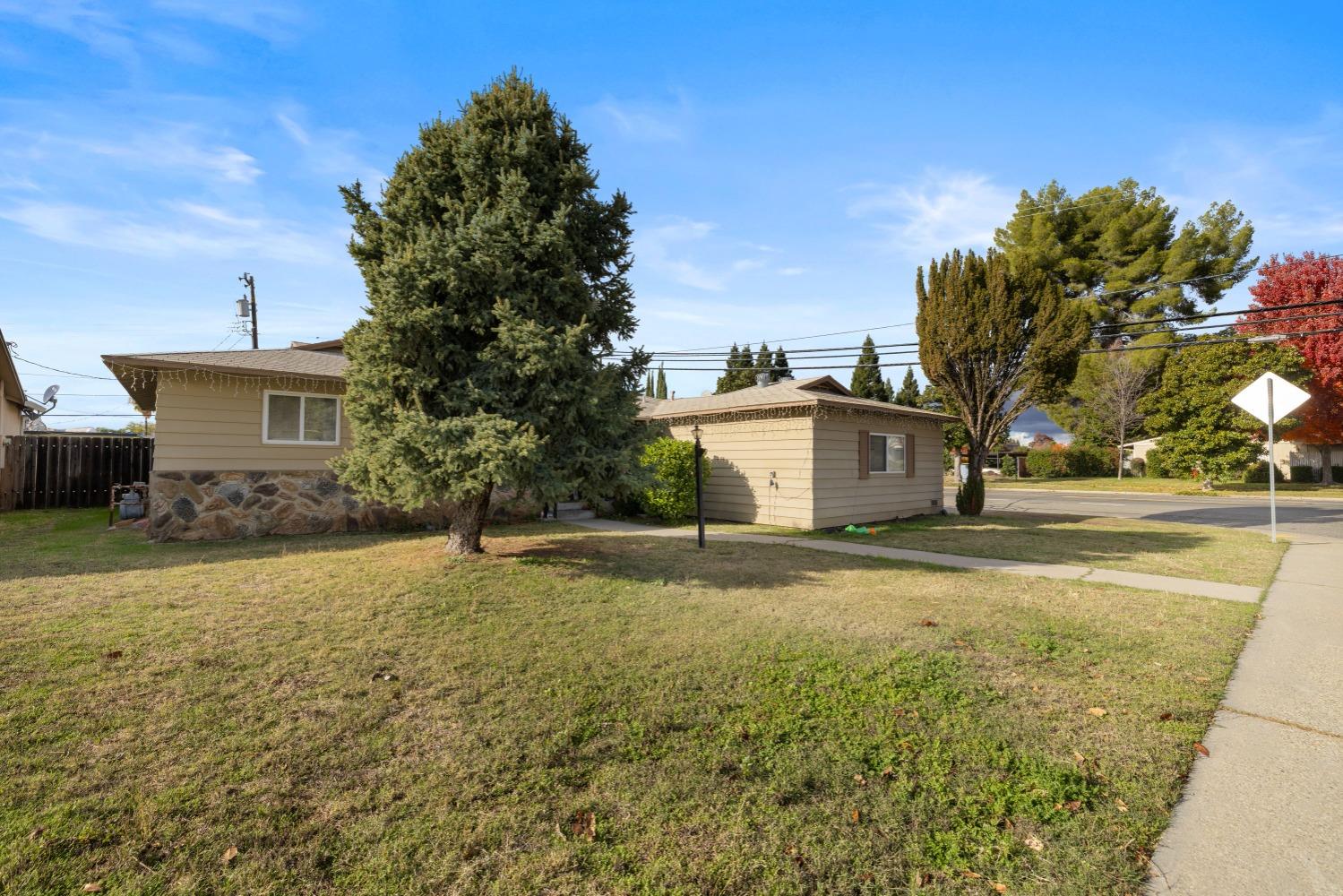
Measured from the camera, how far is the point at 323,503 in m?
10.6

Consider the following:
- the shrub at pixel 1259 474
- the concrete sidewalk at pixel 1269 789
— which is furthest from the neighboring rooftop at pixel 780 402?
the shrub at pixel 1259 474

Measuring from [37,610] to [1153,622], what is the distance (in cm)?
930

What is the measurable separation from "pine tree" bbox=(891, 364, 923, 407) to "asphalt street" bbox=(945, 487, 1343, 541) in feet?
42.6

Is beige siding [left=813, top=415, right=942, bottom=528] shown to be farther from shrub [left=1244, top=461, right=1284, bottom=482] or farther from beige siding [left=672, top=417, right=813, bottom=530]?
shrub [left=1244, top=461, right=1284, bottom=482]

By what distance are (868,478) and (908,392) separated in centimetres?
2856

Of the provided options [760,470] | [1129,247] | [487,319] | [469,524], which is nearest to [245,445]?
[469,524]

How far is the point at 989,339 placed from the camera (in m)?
13.8

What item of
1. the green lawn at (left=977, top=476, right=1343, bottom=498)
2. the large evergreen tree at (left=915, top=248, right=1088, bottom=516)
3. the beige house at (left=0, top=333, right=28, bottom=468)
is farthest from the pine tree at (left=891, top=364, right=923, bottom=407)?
the beige house at (left=0, top=333, right=28, bottom=468)

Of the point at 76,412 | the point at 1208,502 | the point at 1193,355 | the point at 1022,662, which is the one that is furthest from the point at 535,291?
the point at 76,412

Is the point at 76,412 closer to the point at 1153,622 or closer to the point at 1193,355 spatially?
the point at 1153,622

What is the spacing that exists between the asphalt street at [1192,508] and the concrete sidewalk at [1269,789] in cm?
1139

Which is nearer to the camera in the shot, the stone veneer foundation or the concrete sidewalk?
the concrete sidewalk

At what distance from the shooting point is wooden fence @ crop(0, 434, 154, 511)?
1338cm

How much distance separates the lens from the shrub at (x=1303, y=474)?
1200 inches
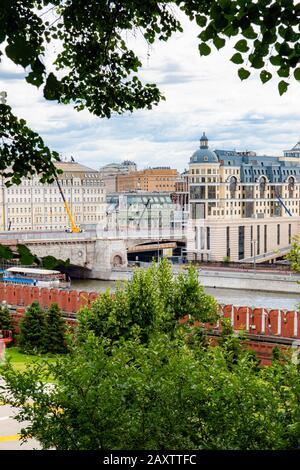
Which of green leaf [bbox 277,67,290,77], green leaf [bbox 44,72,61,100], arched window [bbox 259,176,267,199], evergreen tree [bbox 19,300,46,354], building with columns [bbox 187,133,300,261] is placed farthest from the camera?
arched window [bbox 259,176,267,199]

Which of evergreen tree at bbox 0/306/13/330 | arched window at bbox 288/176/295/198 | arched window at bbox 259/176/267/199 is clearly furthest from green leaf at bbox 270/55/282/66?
arched window at bbox 288/176/295/198

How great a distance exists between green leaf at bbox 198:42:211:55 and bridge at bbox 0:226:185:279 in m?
45.8

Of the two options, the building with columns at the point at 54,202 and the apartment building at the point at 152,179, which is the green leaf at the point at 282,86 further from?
the apartment building at the point at 152,179

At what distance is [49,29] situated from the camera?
3.91 metres

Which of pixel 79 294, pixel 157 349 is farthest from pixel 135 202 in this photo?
pixel 157 349

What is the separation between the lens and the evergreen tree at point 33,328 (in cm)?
1991

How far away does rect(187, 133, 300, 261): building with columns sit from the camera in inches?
2381

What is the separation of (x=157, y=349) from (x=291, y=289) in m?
36.6

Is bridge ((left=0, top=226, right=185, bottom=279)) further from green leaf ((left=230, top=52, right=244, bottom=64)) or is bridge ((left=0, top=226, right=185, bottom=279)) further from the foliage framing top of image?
green leaf ((left=230, top=52, right=244, bottom=64))

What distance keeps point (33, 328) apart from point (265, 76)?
18008 millimetres

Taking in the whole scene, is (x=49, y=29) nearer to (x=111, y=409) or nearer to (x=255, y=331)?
(x=111, y=409)

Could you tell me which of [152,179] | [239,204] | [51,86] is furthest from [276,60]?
[152,179]

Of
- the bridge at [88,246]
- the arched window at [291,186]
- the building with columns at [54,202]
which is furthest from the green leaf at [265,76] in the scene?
the arched window at [291,186]
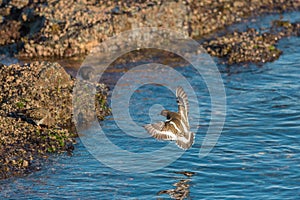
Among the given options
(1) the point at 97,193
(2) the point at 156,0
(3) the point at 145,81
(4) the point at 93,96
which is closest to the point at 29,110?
(4) the point at 93,96

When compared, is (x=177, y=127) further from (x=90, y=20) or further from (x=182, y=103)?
(x=90, y=20)

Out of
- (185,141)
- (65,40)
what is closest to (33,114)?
(185,141)

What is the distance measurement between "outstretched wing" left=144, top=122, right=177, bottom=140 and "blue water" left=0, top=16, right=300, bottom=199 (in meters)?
0.93

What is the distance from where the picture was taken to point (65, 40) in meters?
14.8

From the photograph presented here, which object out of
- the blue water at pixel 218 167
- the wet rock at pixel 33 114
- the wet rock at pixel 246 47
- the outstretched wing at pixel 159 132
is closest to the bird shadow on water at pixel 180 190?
the blue water at pixel 218 167

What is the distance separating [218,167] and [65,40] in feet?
19.7

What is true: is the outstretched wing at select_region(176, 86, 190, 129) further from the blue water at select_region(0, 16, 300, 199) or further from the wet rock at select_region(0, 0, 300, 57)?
the wet rock at select_region(0, 0, 300, 57)

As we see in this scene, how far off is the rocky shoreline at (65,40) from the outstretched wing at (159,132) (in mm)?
2198

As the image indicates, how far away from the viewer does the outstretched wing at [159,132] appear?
876 centimetres

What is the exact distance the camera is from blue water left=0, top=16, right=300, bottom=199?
9.44 m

————————

Please format the rows above as a numbered list, with the blank lines and the pictures left out.

1. Measured from the camera, how far is the point at 323,503 in m?
2. 10.6
3. Consider the following:
4. - the shrub at pixel 1259 474
5. - the concrete sidewalk at pixel 1269 789
6. — which is furthest from the neighboring rooftop at pixel 780 402?
7. the shrub at pixel 1259 474
8. Measuring from [37,610] to [1153,622], what is the distance (in cm)?
9. 930
10. What is the measurable separation from "pine tree" bbox=(891, 364, 923, 407) to "asphalt street" bbox=(945, 487, 1343, 541) in feet?
11. 42.6
12. Is beige siding [left=813, top=415, right=942, bottom=528] shown to be farther from shrub [left=1244, top=461, right=1284, bottom=482] or farther from beige siding [left=672, top=417, right=813, bottom=530]?
13. shrub [left=1244, top=461, right=1284, bottom=482]
14. By what distance are (868,478) and (908,392) separated in centimetres?
15. 2856
16. Of the provided options [760,470] | [1129,247] | [487,319] | [469,524], which is nearest to [245,445]?
17. [469,524]
18. How far is the point at 989,339 placed from the camera (in m)?
19. 13.8
20. What item of
21. 1. the green lawn at (left=977, top=476, right=1343, bottom=498)
22. 2. the large evergreen tree at (left=915, top=248, right=1088, bottom=516)
23. 3. the beige house at (left=0, top=333, right=28, bottom=468)
24. is farthest from the pine tree at (left=891, top=364, right=923, bottom=407)?
25. the beige house at (left=0, top=333, right=28, bottom=468)
26. Of the point at 76,412 | the point at 1208,502 | the point at 1193,355 | the point at 1022,662, which is the one that is furthest from the point at 535,291?
27. the point at 76,412
28. Is the point at 76,412 closer to the point at 1153,622 or closer to the point at 1193,355 spatially?
29. the point at 1153,622
30. What is the spacing that exists between the asphalt street at [1192,508] and the concrete sidewalk at [1269,789] in cm?
31. 1139
32. Which is nearer to the camera in the shot, the stone veneer foundation or the concrete sidewalk?
33. the concrete sidewalk
34. At what distance from the shooting point is wooden fence @ crop(0, 434, 154, 511)?
35. 1338cm
36. How much distance separates the lens from the shrub at (x=1303, y=474)?
37. 1200 inches
38. Which of green leaf [bbox 277,67,290,77], green leaf [bbox 44,72,61,100], arched window [bbox 259,176,267,199], evergreen tree [bbox 19,300,46,354], building with columns [bbox 187,133,300,261] is placed farthest from the camera?
39. arched window [bbox 259,176,267,199]
40. Which of evergreen tree at bbox 0/306/13/330 | arched window at bbox 288/176/295/198 | arched window at bbox 259/176/267/199 is clearly furthest from green leaf at bbox 270/55/282/66?
41. arched window at bbox 288/176/295/198
42. How great a distance exists between green leaf at bbox 198:42:211:55 and bridge at bbox 0:226:185:279 in m?
43. 45.8
44. Of the two options, the building with columns at the point at 54,202 and the apartment building at the point at 152,179, which is the green leaf at the point at 282,86 further from?
45. the apartment building at the point at 152,179
46. At what distance is [49,29] situated from the camera?
47. 3.91 metres
48. Which of pixel 79 294, pixel 157 349 is farthest from pixel 135 202 in this photo?
49. pixel 157 349
50. What is the separation between the lens and the evergreen tree at point 33,328 (in cm)?
51. 1991
52. How far away does rect(187, 133, 300, 261): building with columns sit from the camera in inches?
53. 2381
54. What is the separation of (x=157, y=349) from (x=291, y=289) in m?
55. 36.6
56. Is bridge ((left=0, top=226, right=185, bottom=279)) further from green leaf ((left=230, top=52, right=244, bottom=64)) or is bridge ((left=0, top=226, right=185, bottom=279)) further from the foliage framing top of image?
57. green leaf ((left=230, top=52, right=244, bottom=64))
58. What distance keeps point (33, 328) apart from point (265, 76)?
59. 18008 millimetres
60. Taking in the whole scene, is (x=49, y=29) nearer to (x=111, y=409) or nearer to (x=255, y=331)?
61. (x=111, y=409)
62. Could you tell me which of [152,179] | [239,204] | [51,86] is furthest from [276,60]?
63. [152,179]
64. Of
65. - the bridge at [88,246]
66. - the arched window at [291,186]
67. - the building with columns at [54,202]
68. which is furthest from the green leaf at [265,76] in the scene?
69. the arched window at [291,186]
70. Among the given options
71. (1) the point at 97,193
72. (2) the point at 156,0
73. (3) the point at 145,81
74. (4) the point at 93,96
75. which is closest to the point at 29,110?
76. (4) the point at 93,96
77. When compared, is (x=177, y=127) further from (x=90, y=20) or further from (x=182, y=103)?
78. (x=90, y=20)
79. Out of
80. - (185,141)
81. - (65,40)
82. what is closest to (33,114)?
83. (185,141)
84. What is the distance measurement between "outstretched wing" left=144, top=122, right=177, bottom=140 and "blue water" left=0, top=16, right=300, bottom=199 (in meters)?
85. 0.93
86. What is the distance from where the picture was taken to point (65, 40) in meters?
87. 14.8
88. From the photograph presented here, which object out of
89. - the blue water at pixel 218 167
90. - the wet rock at pixel 33 114
91. - the wet rock at pixel 246 47
92. - the outstretched wing at pixel 159 132
93. is closest to the bird shadow on water at pixel 180 190?
94. the blue water at pixel 218 167
95. What is the distance separating [218,167] and [65,40] in feet?
96. 19.7
97. What is true: is the outstretched wing at select_region(176, 86, 190, 129) further from the blue water at select_region(0, 16, 300, 199) or further from the wet rock at select_region(0, 0, 300, 57)?
98. the wet rock at select_region(0, 0, 300, 57)
99. As we see in this scene, how far off is the rocky shoreline at (65,40) from the outstretched wing at (159,132) (in mm)?
100. 2198
101. As the image indicates, how far away from the viewer does the outstretched wing at [159,132] appear?
102. 876 centimetres
103. What is the exact distance the camera is from blue water left=0, top=16, right=300, bottom=199?
104. 9.44 m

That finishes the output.